What Happened in Britain, and What's Next
The Brits can't get no satisfaction. Prime Minister Theresa May is limping, victorious but wounded, out of a no-confidence vote that leaves the future of her Brexit plan as muddy as ever and not much to cheer about for partisans across the spectrum in the United Kingdom.
May won a year-long reprieve from another such challenge by surviving the vote, 200-117. But the surprising strength of the revolt from within her own party reflects the widespread antipathy at home to the deal she negotiated for the British withdrawal from the European Union.
And to hold off the rebellion, she pledged to step aside once a Brexit plan is approved. ("This must be the first time a premier has won a leadership challenge by turning herself into a lame duck," the Financial Times' Robert Shrimsley writes. "She has paid a very high price for a pretty poor win.")
The whole thing is pretty complex.

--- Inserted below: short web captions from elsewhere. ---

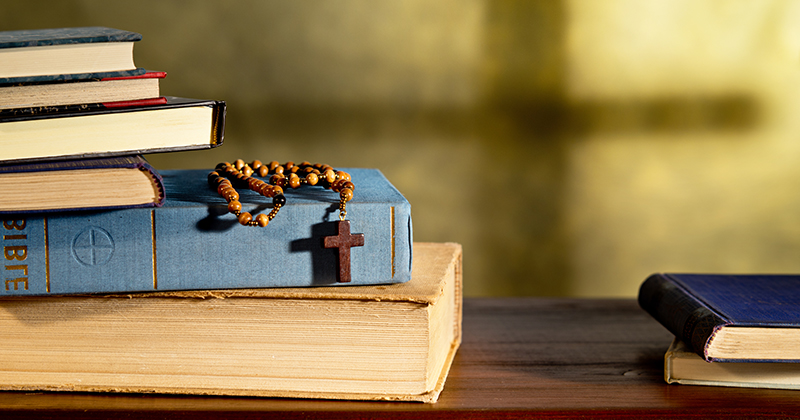 Union urges Catholic school teachers to resist academy plans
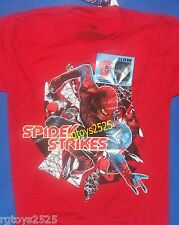 Marvel The Amazing Spiderman T-Shirt Sz 5-6 New Childs Glow in the Dark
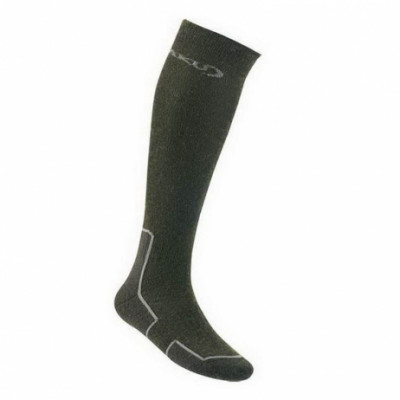 Носки Aku 4932-053-XL FORESTER Socks XL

Let's break it down.
What's next: May has until March 29 - 106 days - to win support for her lengthy plan aimed at providing an orderly exit from the European Union. It won't be easy. "May and her Brexit plan have been pummelled for weeks by members of parliament, both from her own party and the opposition," The Post's William Booth, Karla Adam and Michael Birnbaum write. "Hardline Brexiteers want a cleaner break from the EU, while Remainers worry about the economic and other costs of what May has proposed."
And May's critics from the left and right continued heaping disapproval on her in the wake of her putative win. Hardline Brexiteer Jacob Rees-Mogg called on her to resign; Labour leader Jeremy Corbyn said the vote revealed May's "government is in chaos and she is unable to deliver a Brexit deal that works for the country and puts jobs and the economy first."
Why it matters: A failure to secure an agreement could lead to a "no-deal Brexit", in which the country crashes out of the European bloc with no grace period and no legal arrangements in place to smooth ongoing cross-border commerce. "A no-deal Brexit could bring chaos at ports, a freeze in trade, empty grocery store shelves, grounded aircraft and the threat of recession, economists have warned," Booth and Co. write.
Bank of England Governor Mark Carney has estimated in the worst-case version of a no-deal Brexit, the British economy could shrink by eight per cent in a year, with property prices diving by a third.
May's game plan: Via The New York Times: "Her strategy appears to be to delay the critical vote - now probably in the middle of January - and to hope that the growing risk of a disorderly departure brings some lawmakers back into line. But many doubt that will work." May heads to Brussels today as part of a last-ditch effort to shore up the deal she spent 17 months negotiating.
The key flashpoint: The so-called Irish backstop, a piece of May's plan guarding against the re-emergence of a physical border between Ireland, which is remaining in the EU, and Northern Ireland, which will still be part of the United Kingdom.
Both sides agree they don't want to see the return of the checkpoints and patrols that once marked the dividing line on the island.
But the EU, which wants to ensure substandard goods aren't snuck into its market from Northern Ireland, has proposed preserving the bloc's rules there if the EU and UK fail to reach a long-term trade agreement. Critics say that would keep the UK under the EU's thumb.
What's really going on with the British right: The Post columnist Anne Applebaum breaks it down elegantly. "Any Brexit deal involves bad choices," she writes. "Either Britain pays an economic price for losing access to markets, or - if Britain stays inside European customs arrangements without helping to set the rules - there is a price to be paid in influence.
With an eye on voters' wallets, May chose the latter. And now - now! - after months of debate and thousands of hours of broadcast news and millions of words - most of the Brexiteers still will not accept their own responsibility for this outcome, the least bad of the bad outcomes on offer. They still do not want to admit that they misled the British people.
"They still pretend there is some better, alternate reality. And they are still jockeying for power. Instead of taking responsibility, they have blamed May - claiming, again falsely, that a different prime minister would get a different deal."
The silver-lining scenario: Sebastian Mallaby, writing for The Post, sees a hard Brexit as unlikely in the event May can't muster support for her plan. Instead, he writes, "Brexit will probably be postponed or put to a new vote. Britain might exercise its right to freeze the exit process and then never return to the negotiating table. Or it could freeze and hold a new referendum."
The local angle: Candidate Trump recognised Brexit's isolationism as kindred to his own #MAGA movement, taking its success as a harbinger for his bid and declaring himself "Mr Brexit". The affinity runs deeper: both campaigns were covertly boosted by Russian operatives, raising questions about the hand that Russian President Vladimir Putin has played in sowing internal discord among western powers. (Indeed, congressional Democrats have probed whether Brexit leaders served as a conduit between the Kremlin and Trump's operation.)
Trump's own push to cut off the US economy from its traditional trading partners by raising new barriers has similarly unnerved business leaders and rattled stock markets around the world.
And both Brexit and Trumponomics prove moving to withdraw from the global order as a shortcut to prosperity is a promise easier made than kept.